Et comme par enchantement, à peine le conseil était terminé que le texte à faire publier par les journaux était déjà fin prêt et faxé à la TAP qui, à son tour, le renvoyait tel quel à tous les médias. C’est cela qui rendait l’information en Tunisie nullement crédible, plutôt mensongère, ridicule et grotesque.

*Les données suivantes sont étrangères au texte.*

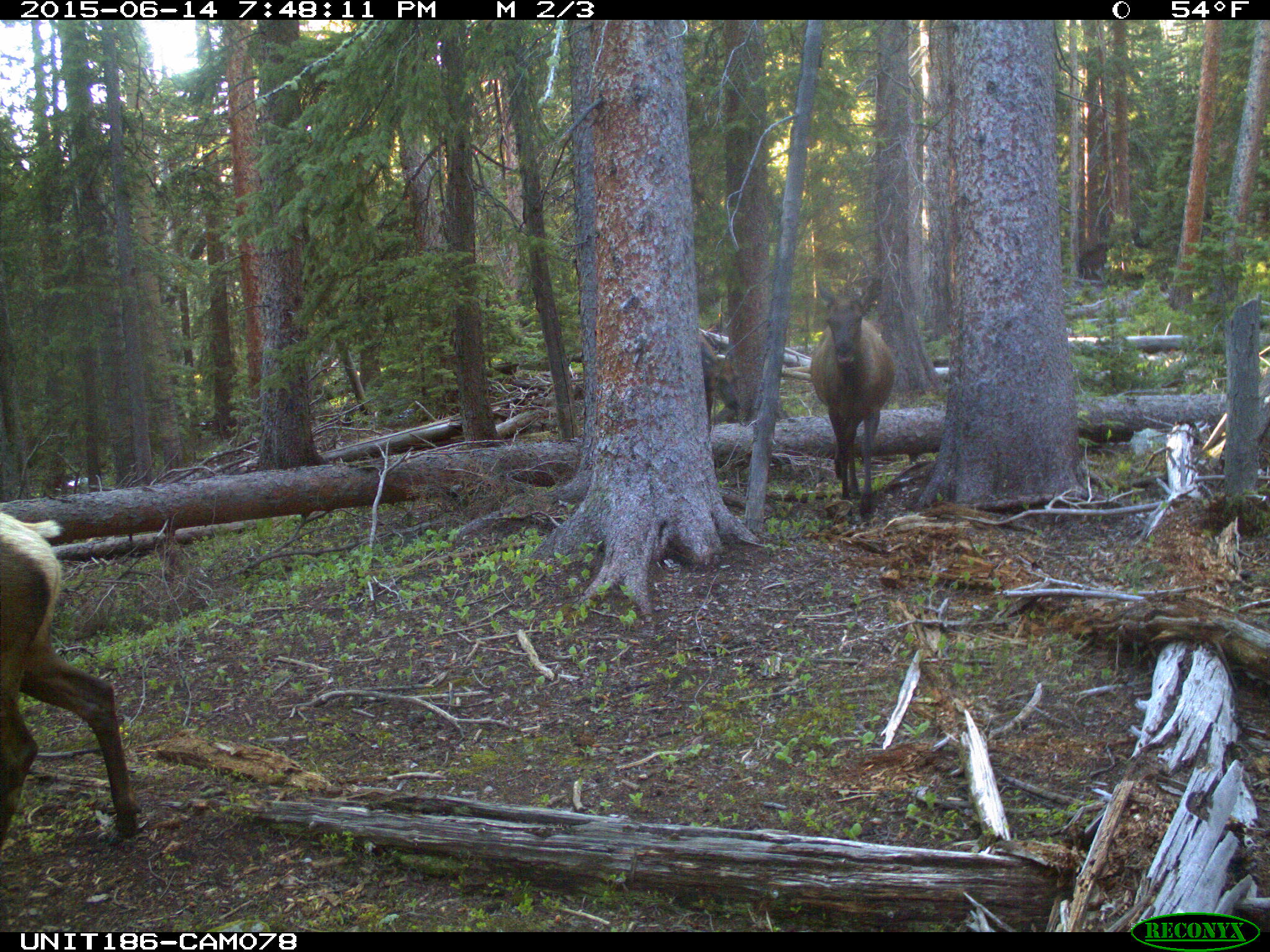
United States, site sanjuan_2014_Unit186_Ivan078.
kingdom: Animalia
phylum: Chordata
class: Mammalia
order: Artiodactyla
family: Cervidae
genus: Cervus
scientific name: Cervus elaphus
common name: red deer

Ici, nous sommes en train de donner l’impression que nous ne faisons que nous attaquer au passé. Non. Pas du tout. Nous tentons tout simplement de savoir si certaines choses, sur le plan politique, vont vraiment changer. Surtout après la Révolution, le peuple tunisien s’attend à une réelle information gouvernementale. On voudrait écouter et apprécier par nous-mêmes (non à travers un commentaire écrit avec beaucoup d’emphase) le discours et toutes les interventions du chef de l’Etat (sans texte pré écrit, de préférence); on voudrait que tous les futurs ministres se soumettent réellement au jeu démocratique en acceptant d’intervenir à la Radio, à la Télévision, sur les colonnes des journaux, et répondent sincèrement aux questions des journalistes, tous les journalistes, pas seulement ceux choisis par eux ou l’Etat. On voudrait, à la place d’un texte unique, figé, stéréotypé et repris par tous les médias, que le journaliste tunisien ait le droit d’assister à un conseil des ministres (entre autres), donne sa propre information et, s’il le faut, ses propres impressions. Car un texte rédigé à 10 h du matin (avant même le début du conseil) et envoyé à la TAP vers 13 heures ne peut être qu’un tissu de mensonges.

Sinon? … Eh bien, sinon, les téléspectateurs comme les lecteurs continueront à se désintéresser des affaires nationales pour se rabattre sur le feuilleton égyptien et le football. Et bonjour un 2ème Ben Ali!